**Required action**
The data below is to be transcribed word for word; pictures are to be excluded.

[Dataset entries]
>>

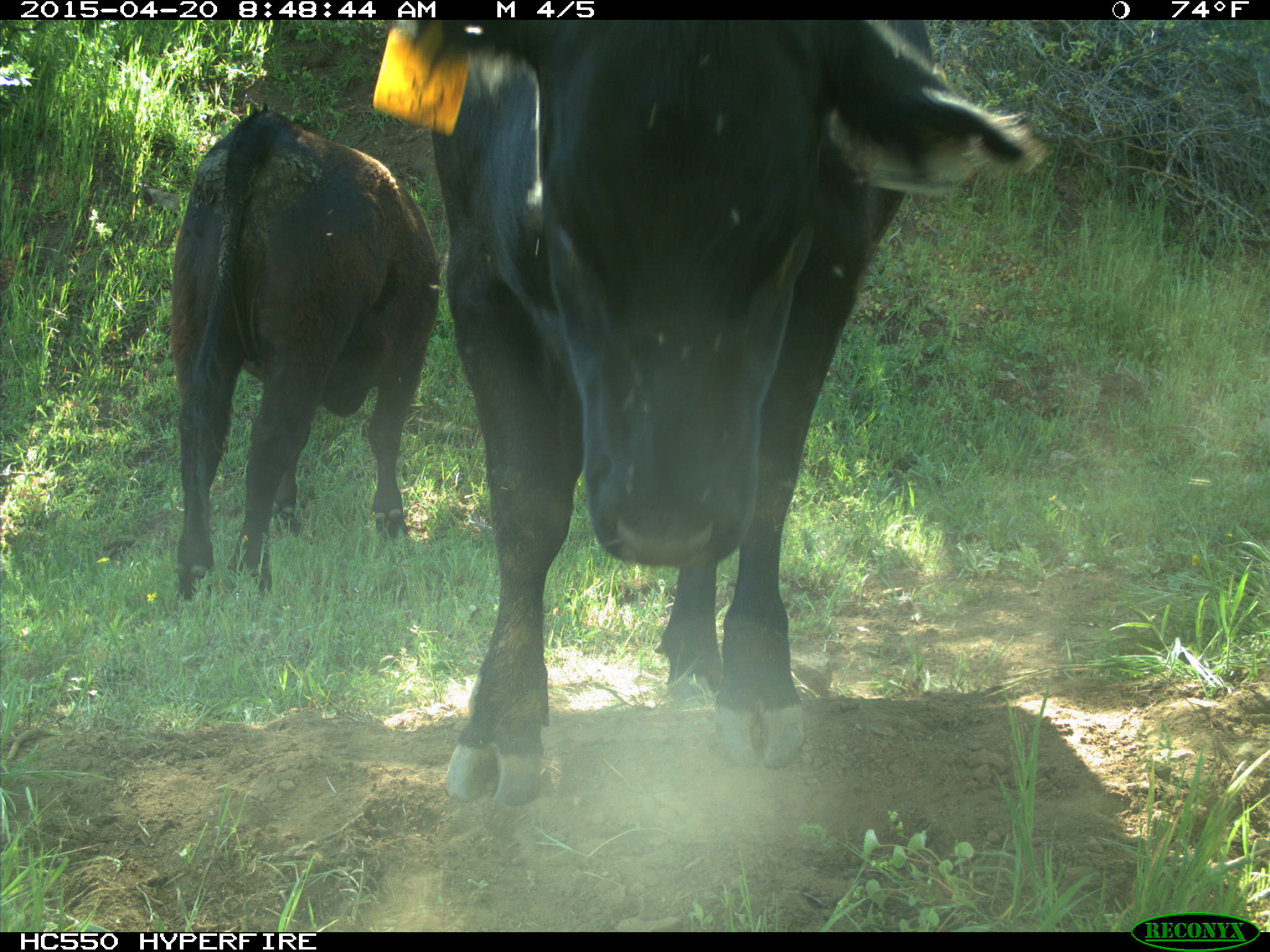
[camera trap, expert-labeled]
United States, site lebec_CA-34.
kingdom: Animalia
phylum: Chordata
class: Mammalia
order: Artiodactyla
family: Bovidae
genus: Bos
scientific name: Bos taurus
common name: domestic cow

<<

**Task output**
[camera trap, expert-labeled]
United States, site lebec_CA-34.
kingdom: Animalia
phylum: Chordata
class: Mammalia
order: Artiodactyla
family: Bovidae
genus: Bos
scientific name: Bos taurus
common name: domestic cow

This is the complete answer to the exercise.